Sometimes small features or iterations have a big impact. You can go down crazy rabbit holes and over complicate everything. AI coding tools will happily do that, because you’re asking them to (and it’s good for their credit-based business models!)
This all comes down to proper system design, thinking before doing, planning before vibe coding. You don’t want to over plan or overthink, but you should make some key design decisions before jumping in. Otherwise progressive building is a rat’s nest of crazy.
The Learning Curve Is Getting Steeper, Not Flatter
Here’s the challenge I find most interesting:
AI makes it easier than ever to start building.
It doesn’t necessarily make it easier to build well.
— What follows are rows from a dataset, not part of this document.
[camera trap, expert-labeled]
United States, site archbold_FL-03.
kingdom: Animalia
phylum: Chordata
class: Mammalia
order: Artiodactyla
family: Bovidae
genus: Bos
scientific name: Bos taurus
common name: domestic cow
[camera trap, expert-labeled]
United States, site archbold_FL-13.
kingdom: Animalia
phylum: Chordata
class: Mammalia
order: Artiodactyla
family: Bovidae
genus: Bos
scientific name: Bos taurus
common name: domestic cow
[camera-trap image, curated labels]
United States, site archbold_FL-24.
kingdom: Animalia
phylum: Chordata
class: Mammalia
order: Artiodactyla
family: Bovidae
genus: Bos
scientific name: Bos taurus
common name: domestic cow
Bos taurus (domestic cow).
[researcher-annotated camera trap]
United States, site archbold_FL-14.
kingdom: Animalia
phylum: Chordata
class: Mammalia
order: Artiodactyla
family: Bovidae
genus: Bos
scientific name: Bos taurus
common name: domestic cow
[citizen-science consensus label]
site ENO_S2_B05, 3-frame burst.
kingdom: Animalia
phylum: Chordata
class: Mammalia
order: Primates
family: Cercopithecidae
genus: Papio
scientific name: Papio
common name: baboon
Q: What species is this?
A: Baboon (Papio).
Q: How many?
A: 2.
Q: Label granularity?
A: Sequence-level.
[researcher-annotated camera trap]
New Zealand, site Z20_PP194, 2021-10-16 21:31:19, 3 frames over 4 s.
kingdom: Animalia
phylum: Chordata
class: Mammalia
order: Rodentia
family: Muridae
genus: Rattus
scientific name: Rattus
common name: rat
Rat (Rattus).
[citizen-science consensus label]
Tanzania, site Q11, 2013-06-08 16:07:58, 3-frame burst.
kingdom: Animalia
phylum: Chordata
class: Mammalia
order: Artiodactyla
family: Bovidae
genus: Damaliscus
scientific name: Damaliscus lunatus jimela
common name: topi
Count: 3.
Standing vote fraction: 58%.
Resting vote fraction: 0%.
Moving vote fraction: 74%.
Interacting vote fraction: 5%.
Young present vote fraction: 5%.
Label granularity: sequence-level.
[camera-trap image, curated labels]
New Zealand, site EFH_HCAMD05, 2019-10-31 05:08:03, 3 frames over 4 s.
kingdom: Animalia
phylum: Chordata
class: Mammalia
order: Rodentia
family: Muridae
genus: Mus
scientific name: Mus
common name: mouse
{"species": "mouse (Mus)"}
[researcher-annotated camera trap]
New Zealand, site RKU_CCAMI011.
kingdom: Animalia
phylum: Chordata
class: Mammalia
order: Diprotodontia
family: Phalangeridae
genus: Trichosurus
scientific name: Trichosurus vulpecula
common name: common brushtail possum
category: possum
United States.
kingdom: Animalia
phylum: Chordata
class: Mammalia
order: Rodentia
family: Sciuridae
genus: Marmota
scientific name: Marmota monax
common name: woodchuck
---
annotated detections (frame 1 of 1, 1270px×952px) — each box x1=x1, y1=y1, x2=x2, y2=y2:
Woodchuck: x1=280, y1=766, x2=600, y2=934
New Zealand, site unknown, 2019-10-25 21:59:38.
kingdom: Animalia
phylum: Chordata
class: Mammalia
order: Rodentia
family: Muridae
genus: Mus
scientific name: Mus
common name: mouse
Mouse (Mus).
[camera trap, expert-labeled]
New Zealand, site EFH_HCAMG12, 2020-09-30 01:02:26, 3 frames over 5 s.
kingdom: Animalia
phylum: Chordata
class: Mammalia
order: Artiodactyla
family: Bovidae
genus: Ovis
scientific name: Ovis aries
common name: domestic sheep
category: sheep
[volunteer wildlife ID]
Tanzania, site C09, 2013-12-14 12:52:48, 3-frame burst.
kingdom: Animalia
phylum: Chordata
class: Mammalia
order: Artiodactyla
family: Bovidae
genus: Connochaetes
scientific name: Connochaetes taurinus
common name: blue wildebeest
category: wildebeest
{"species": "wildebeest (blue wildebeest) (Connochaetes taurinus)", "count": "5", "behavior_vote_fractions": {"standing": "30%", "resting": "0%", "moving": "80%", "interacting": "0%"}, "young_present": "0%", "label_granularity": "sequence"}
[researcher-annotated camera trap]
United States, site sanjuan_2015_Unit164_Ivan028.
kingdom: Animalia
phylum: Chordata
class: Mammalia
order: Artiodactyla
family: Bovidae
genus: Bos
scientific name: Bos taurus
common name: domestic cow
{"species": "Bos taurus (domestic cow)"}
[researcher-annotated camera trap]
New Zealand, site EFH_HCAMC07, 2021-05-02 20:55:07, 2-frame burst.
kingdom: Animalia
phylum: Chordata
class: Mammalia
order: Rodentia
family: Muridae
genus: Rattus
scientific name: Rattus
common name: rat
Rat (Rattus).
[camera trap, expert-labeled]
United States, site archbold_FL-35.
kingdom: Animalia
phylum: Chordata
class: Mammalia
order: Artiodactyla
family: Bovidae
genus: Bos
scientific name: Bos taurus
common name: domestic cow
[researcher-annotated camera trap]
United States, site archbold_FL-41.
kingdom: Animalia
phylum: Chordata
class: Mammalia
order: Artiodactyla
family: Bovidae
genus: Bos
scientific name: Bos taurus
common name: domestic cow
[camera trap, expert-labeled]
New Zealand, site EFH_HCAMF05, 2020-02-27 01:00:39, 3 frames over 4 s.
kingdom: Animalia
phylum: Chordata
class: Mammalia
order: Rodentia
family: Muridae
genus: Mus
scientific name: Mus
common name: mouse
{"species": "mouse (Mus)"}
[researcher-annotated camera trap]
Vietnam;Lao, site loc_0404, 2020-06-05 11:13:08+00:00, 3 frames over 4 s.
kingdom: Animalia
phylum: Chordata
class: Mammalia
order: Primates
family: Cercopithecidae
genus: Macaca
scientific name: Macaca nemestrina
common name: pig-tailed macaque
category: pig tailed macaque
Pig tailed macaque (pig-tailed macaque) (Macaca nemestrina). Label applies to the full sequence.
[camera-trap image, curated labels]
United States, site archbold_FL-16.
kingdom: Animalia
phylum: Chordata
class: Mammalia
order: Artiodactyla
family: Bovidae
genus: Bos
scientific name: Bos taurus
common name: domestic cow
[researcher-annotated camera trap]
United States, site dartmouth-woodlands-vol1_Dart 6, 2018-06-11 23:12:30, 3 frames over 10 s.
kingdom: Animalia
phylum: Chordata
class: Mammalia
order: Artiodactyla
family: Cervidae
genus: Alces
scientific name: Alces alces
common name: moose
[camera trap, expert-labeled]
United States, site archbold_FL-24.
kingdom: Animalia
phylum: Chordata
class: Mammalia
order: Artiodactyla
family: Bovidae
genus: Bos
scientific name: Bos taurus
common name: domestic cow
In fact, it does the opposite.
If everyone can build, everyone is making product decisions. If everyone is making product decisions without the core skills necessary, we’ll have a lot of bad products.
On top of that, when vibe coding, you actually need a broader set of skills, because product decisions are system decisions are code decisions. Vibe coding demands that you get things right earlier (if don’t want a total mess later) and shifts responsibility onto fewer people.
We need strong product judgment more than ever, and I’d argue stronger, more skilled product managers. Product managers should be builders (not just project managers), and now you’ve got a near-unlimited set of power tools to work with.
How to vibe code without cutting (too many) corners
✅ Do this:
Design the system before you prompt. Even a rough system sketch is better than letting AI invent your architecture.
Externalize anything that might change. If you think, “We’ll probably tweak this later,” don’t hardcode it.
Assume features will evolve. MVPs are the starting point, not the end state. Design with extension in mind.
Test the unhappy paths. Edge cases, bad inputs, ambiguity, and failure modes are where real products break.
Build tooling to understand what the system is doing. If you can’t explain why something happened, you don’t control it.
❌ Don’t do this:
Don’t trust the happy path. “It worked once” is not the same as “it works.”
Don’t let AI decide your defaults. AI fills gaps confidently, not correctly.
Don’t duplicate logic just because it’s fast. Repetition today becomes fragility tomorrow.
Don’t treat iteration as architecture. More prompts doesn’t equal better structure.
Don’t ignore backward compatibility. Breaking yesterday’s data is the fastest way to hate today’s feature
It’s amazing that AI empowers many more people to build products.
But the builders who succeed over time will be the ones who pair AI with basic and critical product management discipline.
AI is a power tool.
Power tools don’t eliminate craftsmanship. They punish the lack of it.










Solid piece. The 'accidental architecture' framing is spot on - I've seen this play out when prototypes suddenly become production apps and nobody realized they hardcoded environment-specific stuff everywhere. The test harness point particularly landed for me because last month I had to retrofiting testing into an AI-generated feature and it took way longer than building tests upfront wouldve. One thing I'd add: versioning gets messy too when the system doesn't account for schema changes from day one.
Thank you! This is excellent. I like the system sketch and 1 pager. We work now in 1 plan document which starts like a very stripped down PRD but just headers and bullets (what building, why, key use cases, features). Then we add into that the how and implementation plan including sometimes diagrams, mockups, data-models if needed. We build all this with Claude Code and iterate on it with Claude Code. Then we have Claude Code implement it, using this plan, and updating the plan as it goes. This has worked really well for us.